* [MATERIAL PROVIDED]
Content starts

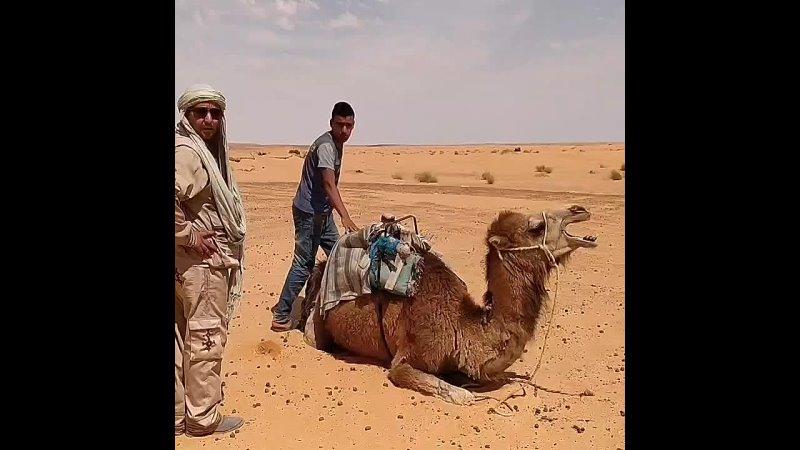 Верблюд подросток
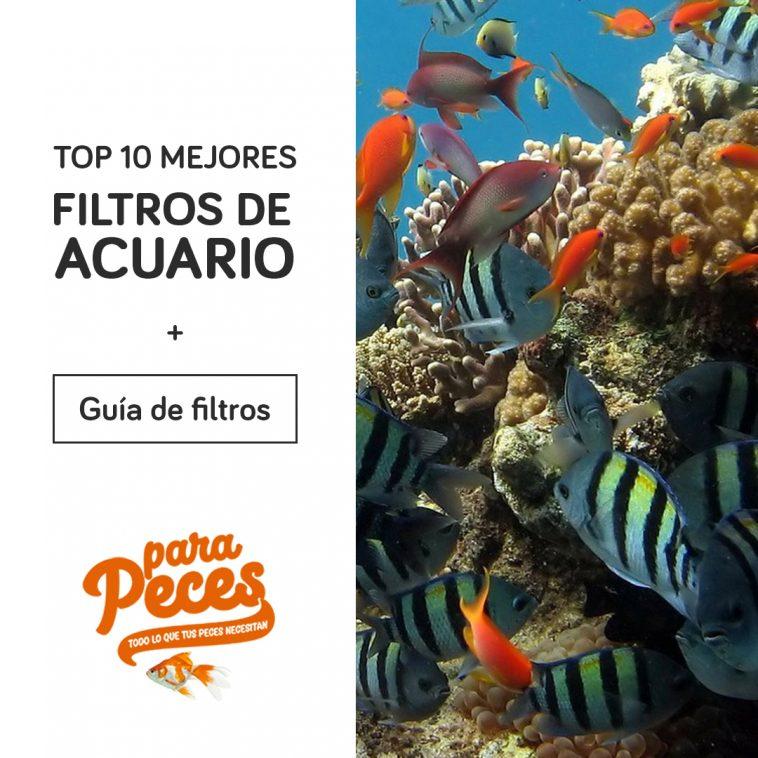 Top 10 filtros para acuarios | Los mejores filtros de acuarios de peces 2020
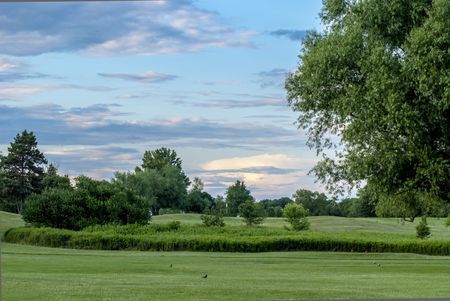 Limerick Golf Club Cover Picture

Content ends

* [TASK DIRECTIONS]
Write out the material above exactly; no pictures.

* [SOLUTION TO THE EXERCISE]
 Верблюд подросток
 Top 10 filtros para acuarios | Los mejores filtros de acuarios de peces 2020
 Limerick Golf Club Cover Picture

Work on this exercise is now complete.